The CRS agreed with Mnuchin’s opponents, writing as follows:
“As pertinent here, the authority granted the Treasury Secretary under Title IV Subtitle A is the authority to invest CARES Act funds in the Fed’s SPVs. Accordingly, Section 4029 does not appear to impose any limitations on the Treasury Secretary’s discretion to agree to extend the SPVs in which the Treasury Secretary already has invested CARES Act funds.
“Turning to the second question, as noted, Section 4029(a) by its terms sets only the termination date for the Treasury Secretary’s authority to make ‘new’ investments of CARES Act funds in the SPVs. It does not appear to impose any limitations on the SPVs’ use of funds that the Treasury Secretary already has invested in those programs before December 31, 2020.”
Last week, Republican Senator Pat Toomey of Pennsylvania stepped into the fray, throwing a wrench into passage of the stimulus bill by Congress by demanding that the language in the bill include a provision that would prevent the Fed from restarting its emergency lending facilities that are supporting the corporate bond market; are directed at helping small and medium size businesses; or aiding state and local governments’ municipal bond issuance. Those are the same facilities that Mnuchin has demanded to cease operations by year end, among others.
Notably, Toomey and Mnuchin have no problem leaving open other Fed emergency lending programs that are directly aiding Wall Street. In Mnuchin’s letter to Fed Chair Powell dated November 19, Mnuchin requested that the Fed extend for a period of 90 days the Commercial Paper Funding Facility, the Primary Dealer Credit Facility, the Money Market Mutual Fund Liquidity Facility, and the Paycheck Protection Program Liquidity Facility, which is reimbursing banks (including a major Wall Street bank, Citigroup) for the already-guaranteed loans they made through the Small Business Administration’s Paycheck Protection Program. (See Citigroup Has Made a Sap of the Fed: It’s Borrowing at 0.35 % from the Fed While Charging Struggling Consumers 27.4 % on Credit Cards.)
There are differing reports today on exactly what Toomey was able to get in the final wording of the stimulus bill regarding the Fed’s emergency programs. Both he and Democrats are claiming a satisfactory compromise on the language.

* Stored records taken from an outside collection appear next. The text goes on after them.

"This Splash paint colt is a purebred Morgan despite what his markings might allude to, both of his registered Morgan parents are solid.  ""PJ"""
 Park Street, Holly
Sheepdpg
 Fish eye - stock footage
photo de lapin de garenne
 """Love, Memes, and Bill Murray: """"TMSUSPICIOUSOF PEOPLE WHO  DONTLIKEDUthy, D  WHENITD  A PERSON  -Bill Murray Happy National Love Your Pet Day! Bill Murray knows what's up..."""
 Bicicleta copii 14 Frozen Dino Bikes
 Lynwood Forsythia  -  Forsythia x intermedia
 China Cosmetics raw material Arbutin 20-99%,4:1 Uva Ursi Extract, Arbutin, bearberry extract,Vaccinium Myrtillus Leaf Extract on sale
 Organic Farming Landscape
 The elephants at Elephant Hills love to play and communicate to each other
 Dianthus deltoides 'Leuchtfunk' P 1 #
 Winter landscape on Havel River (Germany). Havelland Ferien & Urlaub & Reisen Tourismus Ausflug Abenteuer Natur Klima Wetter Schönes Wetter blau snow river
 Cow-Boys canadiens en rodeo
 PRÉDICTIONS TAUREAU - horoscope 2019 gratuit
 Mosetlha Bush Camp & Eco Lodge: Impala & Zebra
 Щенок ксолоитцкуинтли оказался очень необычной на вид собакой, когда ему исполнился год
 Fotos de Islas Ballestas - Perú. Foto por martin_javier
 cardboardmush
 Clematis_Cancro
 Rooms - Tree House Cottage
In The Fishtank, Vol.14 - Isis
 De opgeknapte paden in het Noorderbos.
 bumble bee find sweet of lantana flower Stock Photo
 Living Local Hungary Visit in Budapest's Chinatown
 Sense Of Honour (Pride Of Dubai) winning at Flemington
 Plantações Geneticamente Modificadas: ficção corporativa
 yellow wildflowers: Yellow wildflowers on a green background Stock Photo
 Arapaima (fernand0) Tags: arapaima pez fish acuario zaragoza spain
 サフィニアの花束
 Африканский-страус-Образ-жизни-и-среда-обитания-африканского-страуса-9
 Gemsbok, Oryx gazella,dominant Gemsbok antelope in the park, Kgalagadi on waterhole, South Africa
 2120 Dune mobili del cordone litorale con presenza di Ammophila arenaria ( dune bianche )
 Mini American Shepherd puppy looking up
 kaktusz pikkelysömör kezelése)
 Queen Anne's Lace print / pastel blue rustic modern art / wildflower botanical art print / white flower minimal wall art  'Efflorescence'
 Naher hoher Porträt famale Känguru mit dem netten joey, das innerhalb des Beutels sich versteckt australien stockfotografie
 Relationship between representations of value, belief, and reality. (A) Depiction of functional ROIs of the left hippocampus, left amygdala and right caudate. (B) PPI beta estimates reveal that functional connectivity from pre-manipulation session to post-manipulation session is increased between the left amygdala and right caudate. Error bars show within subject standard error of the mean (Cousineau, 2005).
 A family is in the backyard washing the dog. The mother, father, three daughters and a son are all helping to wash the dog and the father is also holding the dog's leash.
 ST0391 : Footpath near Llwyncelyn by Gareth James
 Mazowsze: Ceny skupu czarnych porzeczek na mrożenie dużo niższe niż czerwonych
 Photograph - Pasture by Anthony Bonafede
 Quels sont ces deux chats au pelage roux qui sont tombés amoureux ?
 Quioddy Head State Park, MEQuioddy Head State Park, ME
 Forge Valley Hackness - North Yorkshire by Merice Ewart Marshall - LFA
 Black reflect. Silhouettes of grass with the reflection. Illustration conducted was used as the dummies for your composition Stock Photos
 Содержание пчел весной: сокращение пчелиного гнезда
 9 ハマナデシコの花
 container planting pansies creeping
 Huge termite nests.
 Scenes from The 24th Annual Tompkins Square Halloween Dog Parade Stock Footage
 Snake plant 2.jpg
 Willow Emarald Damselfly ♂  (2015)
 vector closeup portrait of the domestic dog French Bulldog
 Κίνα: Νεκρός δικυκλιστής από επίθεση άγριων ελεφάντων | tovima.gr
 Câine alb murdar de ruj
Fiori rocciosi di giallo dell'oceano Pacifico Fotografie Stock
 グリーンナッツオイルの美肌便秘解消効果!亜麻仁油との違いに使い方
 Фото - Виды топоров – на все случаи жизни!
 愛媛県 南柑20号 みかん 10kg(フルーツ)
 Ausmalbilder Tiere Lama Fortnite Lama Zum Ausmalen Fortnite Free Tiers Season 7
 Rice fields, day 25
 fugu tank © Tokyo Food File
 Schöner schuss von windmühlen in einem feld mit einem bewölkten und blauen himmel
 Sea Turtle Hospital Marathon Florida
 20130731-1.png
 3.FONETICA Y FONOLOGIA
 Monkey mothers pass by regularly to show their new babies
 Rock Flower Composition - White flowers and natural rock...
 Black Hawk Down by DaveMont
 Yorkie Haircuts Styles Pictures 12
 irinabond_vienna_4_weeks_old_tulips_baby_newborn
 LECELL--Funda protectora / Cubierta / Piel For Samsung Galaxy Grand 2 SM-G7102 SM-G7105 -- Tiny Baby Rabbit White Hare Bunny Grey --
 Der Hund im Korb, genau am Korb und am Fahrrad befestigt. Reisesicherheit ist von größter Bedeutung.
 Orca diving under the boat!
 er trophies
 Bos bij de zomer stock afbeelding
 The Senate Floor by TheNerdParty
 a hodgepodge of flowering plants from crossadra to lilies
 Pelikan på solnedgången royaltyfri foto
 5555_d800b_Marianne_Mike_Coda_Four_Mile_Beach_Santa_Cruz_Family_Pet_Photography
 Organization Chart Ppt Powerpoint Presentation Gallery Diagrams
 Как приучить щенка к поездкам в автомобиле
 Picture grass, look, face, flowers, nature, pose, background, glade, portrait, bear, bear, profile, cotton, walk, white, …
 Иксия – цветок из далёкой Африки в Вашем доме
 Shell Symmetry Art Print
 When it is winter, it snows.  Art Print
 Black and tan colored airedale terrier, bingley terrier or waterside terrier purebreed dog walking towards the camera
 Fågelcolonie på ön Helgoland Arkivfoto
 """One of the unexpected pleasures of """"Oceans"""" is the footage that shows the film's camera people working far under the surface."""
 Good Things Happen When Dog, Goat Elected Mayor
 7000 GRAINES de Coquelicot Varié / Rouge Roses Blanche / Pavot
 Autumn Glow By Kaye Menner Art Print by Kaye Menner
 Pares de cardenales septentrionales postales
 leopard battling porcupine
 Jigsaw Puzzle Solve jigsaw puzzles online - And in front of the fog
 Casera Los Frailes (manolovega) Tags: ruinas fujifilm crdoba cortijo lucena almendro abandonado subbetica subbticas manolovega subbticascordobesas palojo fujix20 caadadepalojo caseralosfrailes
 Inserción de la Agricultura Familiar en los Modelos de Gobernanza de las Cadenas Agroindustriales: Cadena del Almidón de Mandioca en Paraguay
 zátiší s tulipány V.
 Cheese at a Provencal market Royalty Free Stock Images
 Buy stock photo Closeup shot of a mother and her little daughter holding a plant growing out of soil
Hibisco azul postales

Obviously, any effort to rewrite the 1913 Federal Reserve Act at the eleventh hour of a must-pass spending bill and its attached stimulus package with no time for the full Congress to read or understand the language will be a nightmare for the American people. (Consider what happened in 2014 under another eleventh hour power grab by Wall Street.)
One question that needs to be raised by mainstream media is what was Toomey’s real motivation for wanting to kill just certain Fed emergency programs. For insight into that, we looked at the money trail of Toomey’s campaign committee, using data compiled by the Center for Responsive Politics from the Federal Election Commission. Toomey’s three top backers were employees of Apollo Group Management, the law firm Paul Weiss, and Blackstone Group. Apollo and Blackstone would benefit if businesses fail because the firms could buy up distressed assets on the cheap. Paul Weiss represents both Apollo and Blackstone.